Kepada penyidik Kejari Lombok Tengah, Abdul Hanan memberikan penjelasan dan klarifikasi mengenai dasar pemberian denda kepada SMY. 

Di mana aturan itu sudah tertuang dalam keputusan sekolah yang ditandatangani bersama wali murid atau komite sekolah. Kesepakatan dengan komite ini selalu disosialisasikan dan diperbaharui setiap tahun ajaran baru saat penerimaan peserta didik baru. Tujuannya untuk memberikan efek jera dan tidak ada murid yang berani menikah dini.

"Itu ada aturannya. Ada juga itu berita acara kesepakatannya. Itu kami tunjukkan ke Kejaksaan. Dan dari Kejaksaan mengatakan tidak apa-apa kalau ada dasarnya (pemberian denda) tapi kami diminta kirimkan dokumen kesepakatannya," imbuh Abdul Hanan.

Menurutnya, rata-rata sekolah di Lombok Tengah menerapkan pemberian denda Rp 2 juta kepada murid yang menikah dini. Karena tujuannya semata-mata agar siswa tidak menikah di usia sekolah. Meski diakui kalau pada akhirnya pernikahan anak tetap saja terjadi. Namun, jumlahnya diakui bisa berkurang dibandingkan dengan tidak ada aturan itu.

"Bahkan saya katakan, kalau sebagai guru, saya akan menarik uang lebih dari Rp 2 juta. Karena ini tujuannya semata-mata memang untuk memberikan efek jera. Bukan pungutan," tegasnya.

Dia juga menjelaskan kalau uang denda SMY sudah diterima pihak sekolah dan dimanfaatkan untuk melengkapi fasilitas sekolah. Dan sejauh ini tidak ada keberatan dari pihak keluarga mengenai hal ini.

Selain diklarifikasi mengenai dasar pemberian denda, dia mengatakan kalau Kejaksaan juga mempertanyakan apakah pihak sekolah telah mengeluarkan SMY seperti pemberitaan yang beredar. Dia menegaskan kalau SMY sampai saat ini masih tercatat sebagai siswi SMPN 1 Praya Timur.

"Tidak pernah dia dikeluarkan. Dia disilahkan kalau mau masuk sekolah. Tidak ada yang bertanya kepada kami apakah sudah dikeluarkan atau tidak. Tiba-tiba ada pemberitaan dikeluarkan dari sekolah. Jadi terkesan salah. Padahal tidak dikeluarkan pun kalau tidak masuk akan salah karena dianggap penggelembungan dana BOS," tandasnya.

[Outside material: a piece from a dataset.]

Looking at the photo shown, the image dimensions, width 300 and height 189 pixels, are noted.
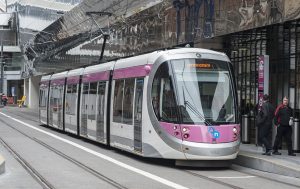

Oleh sebab itu, Kejaksaan meminta pihaknya untuk mengunjungi SMY di rumahnya dan memintanya untuk kembali bersekolah. Kalau SMY tidak mau, harus dibuktikan dengan surat pernyataan yang ditandangani secara sah. Kemudian, mengenai uang denda Rp 2 juta itu, kejaksaan juga meminta sekolah untuk menanyakan kepada orangtua SMY apakah merasa keberatan atau tidak.

"Kalau mereka keberatan, itu nanti bagaimana penyelesaiannya. Kalau setuju, itu juga sama-sama dibuktikan dengan surat pernyataan," kata Abdul Hanan.